Query on LoRA Layers and Encrypted Fine-Tuning with Concrete ML

hamid · November 28, 2024, 8:09pm

Dear Concrete ML Team,

I am exploring the use of Concrete ML for encrypted fine-tuning of a PyTorch model using LoRA layers. My goal is to train only the LoRA layers under FHE while keeping the rest of the model frozen. I have two specific questions:

Quantisation and LoRA Layers:

I plan to quantise the model (including LoRA layers) post-training. However, this raises a question about how to obtain quantisation parameters for the LoRA layers. If the quantisation process is performed on pre-training data (task 1) with LoRA layers deactivated, what would be the recommended approach to ensure the quantisation parameters for the LoRA layers are accurate for their use during fine-tuning (task 2)?

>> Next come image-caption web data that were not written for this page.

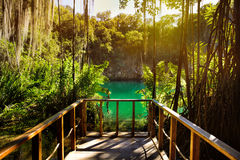 Magnificent view of the mystery cave in the jungle, with sun ray. S  and wooden bridge in the underground lake. The 3 Eyes National Park Los Tres Ojos in Santo Stock Image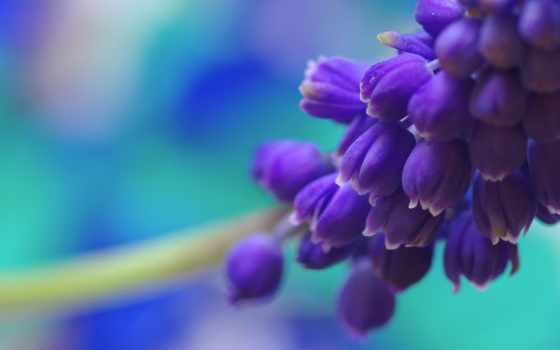 весна, коллекция, красивейших,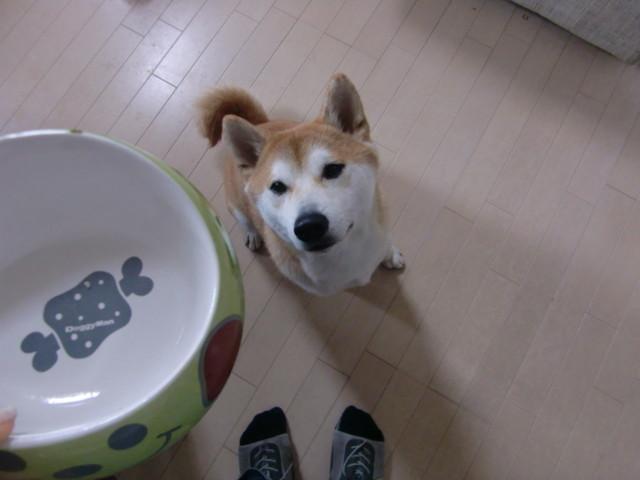 f:id:maki-mama:20100328224353j:image:w300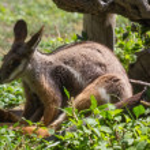 Bennett Wallaby (Macropus rufogriseus) — Stock Photo #51002137
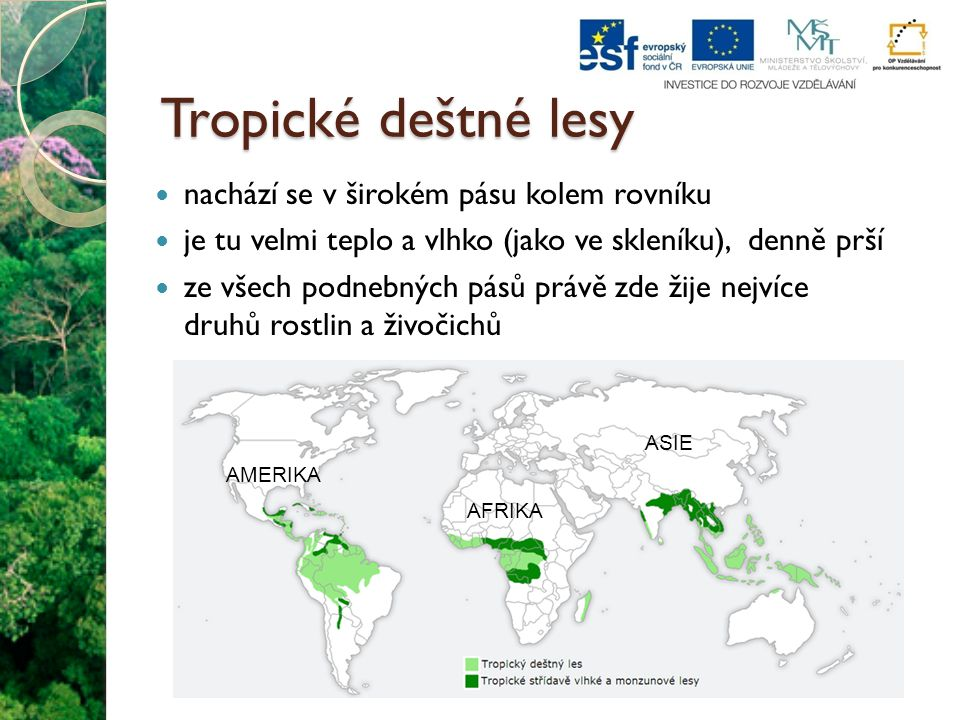 Tropické deštné lesy nachází se v širokém pásu kolem rovníku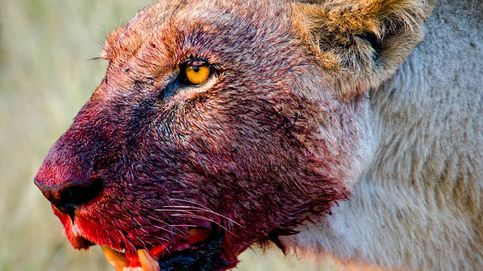 Resuelto el misterio de los leones 'devoradores de personas' de Kenia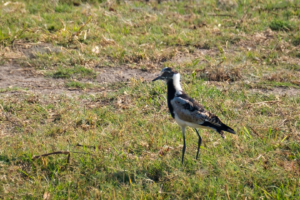 13.9.2019 - Chobe Riverfront - Blacksmith Lapwing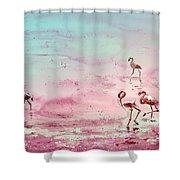 Flamingos In Camargue 03 Shower Curtain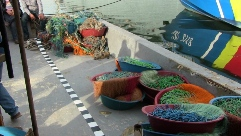 1 plase pescuit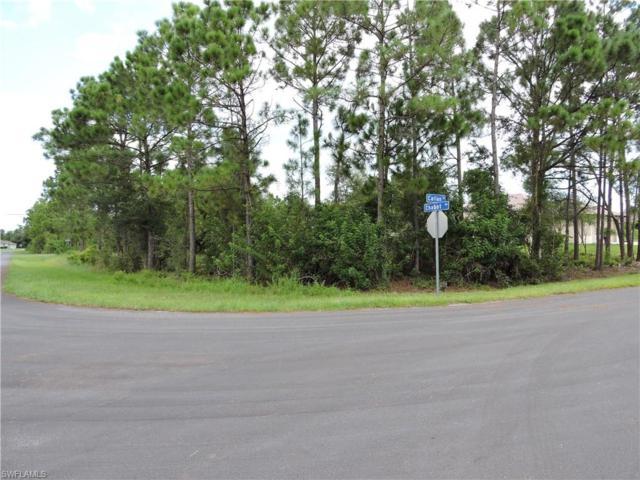 14171 Callan St, Fort Myers, FL 33905 (MLS #219053429) :: Sand Dollar Group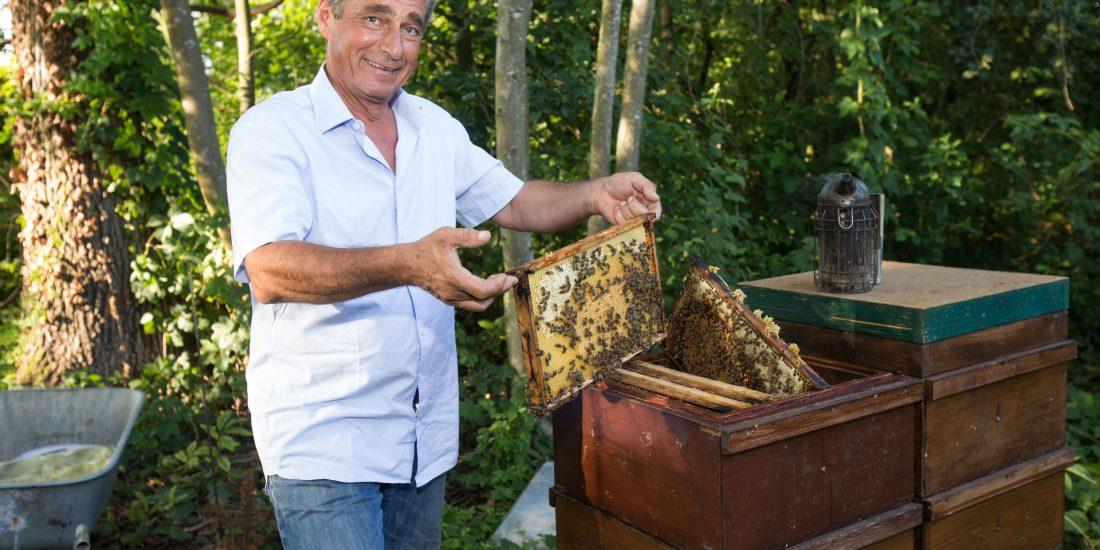 Klubobmann Mahr: Neuregelung für Bienenhaltung kommt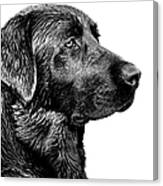 Black Labrador Retriever Dog Monochrome Canvas Print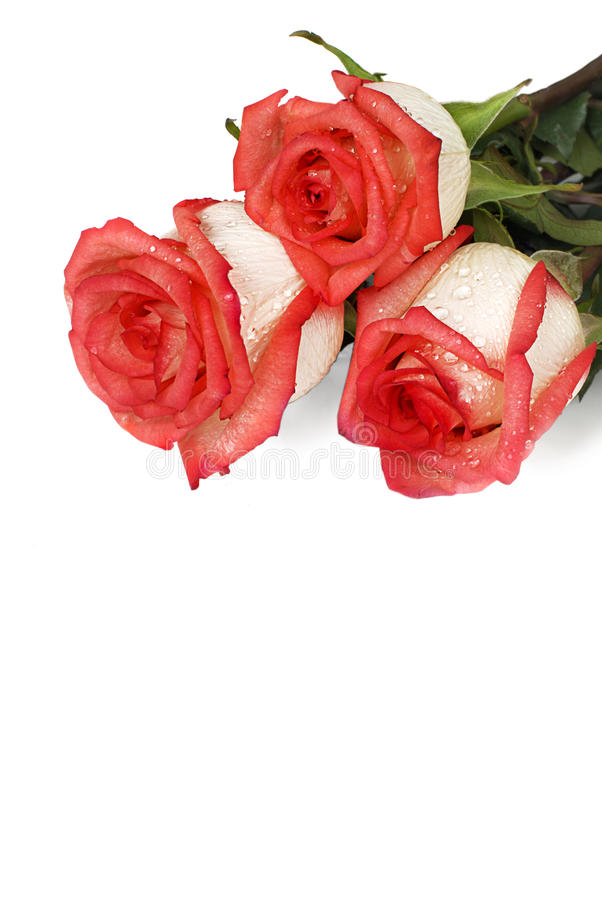 Roses with dew drops stock images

Fine-Tuning Setup with FHE:

Instead of using the HybridFHEModel, I would like to set up a system with FHEModelDev, FHEModelClient, and FHEModelServer. The workflow I envision involves:

• The client encrypting the input data and sending it to the server.

• The server fine-tuning only the LoRA layers under FHE.

Is this workflow feasible with the LoRA layers from my PyTorch model as described? If so, are there any key considerations or limitations I should be aware of when implementing this setup?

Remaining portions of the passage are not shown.